Monday, October 3, 2016

Derek Beaulieu, a a novel (pp 50-54)


a a novel, page 50, image by Derek Beaulieu



a a novel (introduction)

Published in the autumn of 1968, Andy Warhol’s a a novel consists solely of the transcribed conversations of factory denizen Ondine (Robert Olivo). Ondine’s amphetamine-addled conversations were captured on audio tape as he haunted the factory, hailed cabs to late-night parties and traded gossip with Warhol and his coterie. The tapes were quickly transcribed by a quartet of stenography students (including The Velvet Underground’s Moe Tucker); rife with typographic errors, censored sections—and a chorus of voices—the 451 pages of transcriptions became, unedited, “a new kind of pop artefact.”

Warhol’s a a novel favours faithful transcription over plot, chance over predicted composition, and a consideration of a novel’s precepts over its actual content.

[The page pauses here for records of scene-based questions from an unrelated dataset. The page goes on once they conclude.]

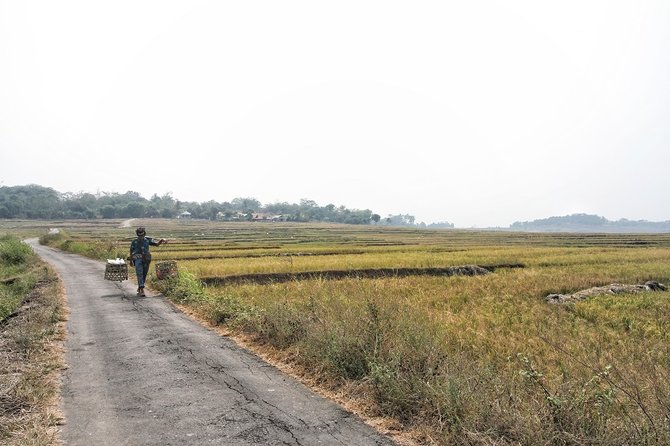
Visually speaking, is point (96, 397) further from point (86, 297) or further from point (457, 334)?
point (86, 297)

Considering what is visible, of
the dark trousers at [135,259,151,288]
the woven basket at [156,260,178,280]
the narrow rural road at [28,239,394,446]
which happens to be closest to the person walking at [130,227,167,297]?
the dark trousers at [135,259,151,288]

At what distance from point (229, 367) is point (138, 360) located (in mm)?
1717

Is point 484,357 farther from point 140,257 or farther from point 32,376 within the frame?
point 140,257

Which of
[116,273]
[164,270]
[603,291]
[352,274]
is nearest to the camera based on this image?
[164,270]

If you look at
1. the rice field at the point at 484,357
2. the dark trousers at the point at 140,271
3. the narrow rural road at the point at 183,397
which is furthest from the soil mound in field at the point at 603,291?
the dark trousers at the point at 140,271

Building upon my previous novels flatland: a romance of many dimensions (2005) and Local Colour (2008), I have just completed my a a novel, an erasure-based translative response to Warhol’s controversial masterpiece. On each page of Warhol’s original, I erase all of the text leaving only the punctuation marks and onomatopoeic words. Theodor Adorno, in his essay “Punctuation Marks” argues that punctuation marks are the “traffic signals” of literature and that there is “no element in which language resembles music more than in the punctuation marks.”

The resultant text is a novelistic ballet mécanique; an orchestration of the traffic signals and street noise of the 1960’s New York City, an eruption of traffic and tires, overheard music and construction noise. A a novel mines writing for an inter-disciplinary musicality which reflect the urban environment, which foregrounds a complex of non-narrative sounds embedded within our conversations.

a a novel is forthcoming from Paris’ Jean Boîte Editions, Spring 2017.

a a novel, page 51-54, images by Derek Beaulieu


a a novel, page 51


a a novel, page 52


a a novel, page 53


a a novel, page 54



Derek Beaulieu is the author of the collections of poetry with wax, fractal economies, chains, silence, ascender / descender, kern, frogments from the frag pool (co-written with Gary Barwin) and Please no more poetry: the poetry of derek beaulieu (Ed. Kit Dobson). He has also written 4 collections of conceptual fiction: a a novel, flatland, Local Colour and How To Write (Nominated for the W.O. Mitchell Award). He is the author of two collections of essays: Seen of the Crime and The Unbearable Contact with Poets. Beaulieu co-edited bill bissett’s RUSH: what fuckan theory (with Gregory Betts) and Writing Surfaces: fiction of John Riddell (with Lori Emerson). He is the publisher of the acclaimed no press and is the visual poetry editor at UBUWeb. Beaulieu has exhibited his work across Canada, the United States and Europe and is an award-winning instructor. Derek Beaulieu was the 2014–2016 Poet Laureate of Calgary, Canada.